Ralph Hiltch watched the hyped-up Kieron Syson start to relax once he could datavise the starship again. It should have been something for Ralph to be thankful about, too, communications had been impossible in the aftermath of the landing. Instead he treated it like a non-event, he expected nothing less than the communications block to work. They were owed functional circuitry.
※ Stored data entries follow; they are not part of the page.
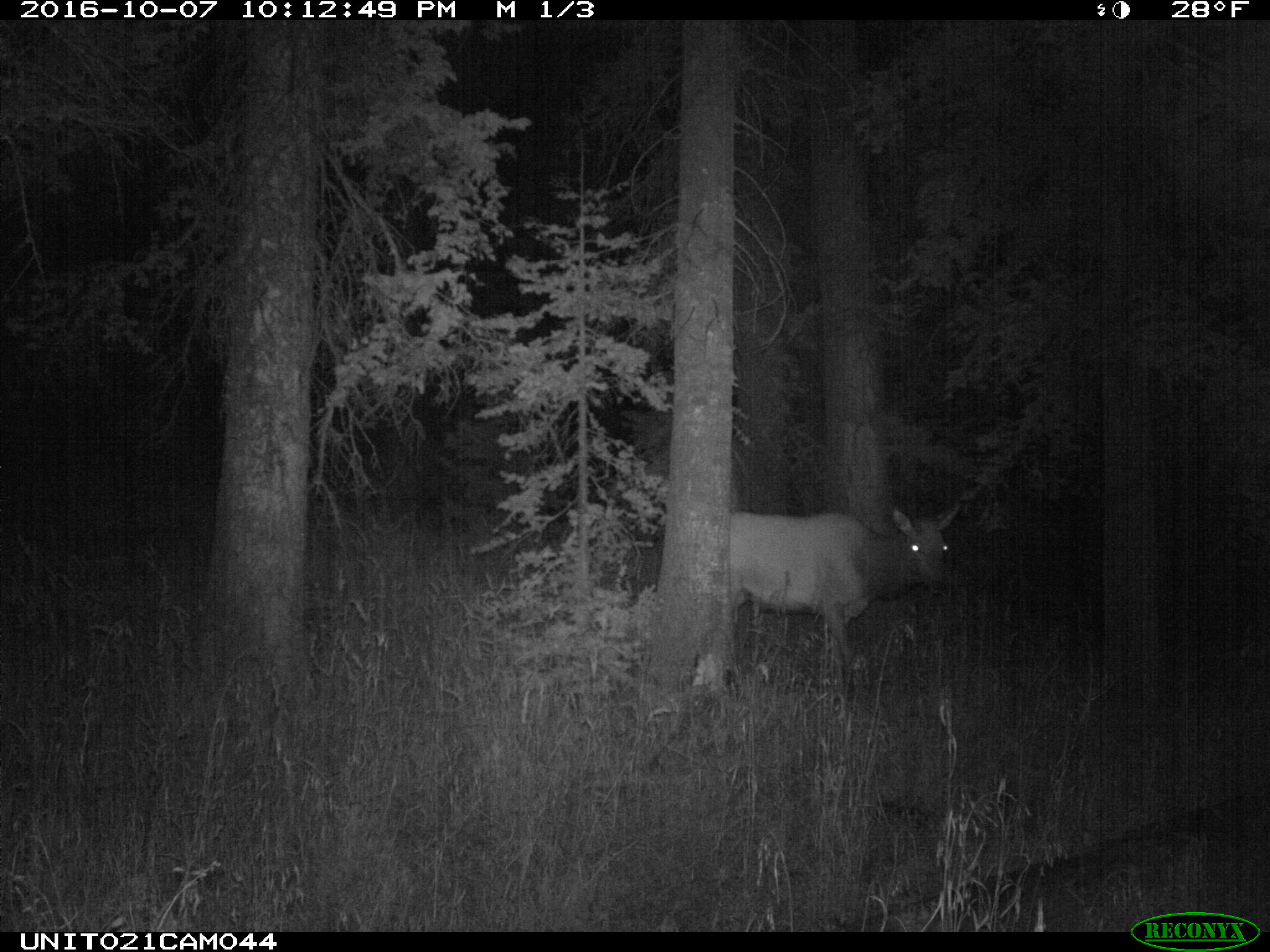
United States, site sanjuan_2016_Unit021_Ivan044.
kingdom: Animalia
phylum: Chordata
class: Mammalia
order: Artiodactyla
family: Cervidae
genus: Cervus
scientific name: Cervus elaphus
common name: red deer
Cervus elaphus (red deer).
Environment-contamination warning lights were still winking amber, though the pilot had shut off the cabin’s audio alarm. The air was dry and calciferous, scratching the back of Ralph’s throat. Gravity was falling off as they soared ever higher above the ocean, curving up to rendezvous with the big colonist-carrier. The prolonged bass roar of the reaction rockets was reducing.
The air they breathed was bad enough, but the human atmosphere in the spaceplane’s confined cabin was murderous. Gerald Skibbow sat at the rear of the cabin, shrunk down into his plastic seat, a zipcuff restraining each wrist against the armrests, his hands white knuckled as he gripped the cushioning. He had been subdued since the airlock hatch closed. But then Will and Dean were looking hard for an excuse to rip his head off.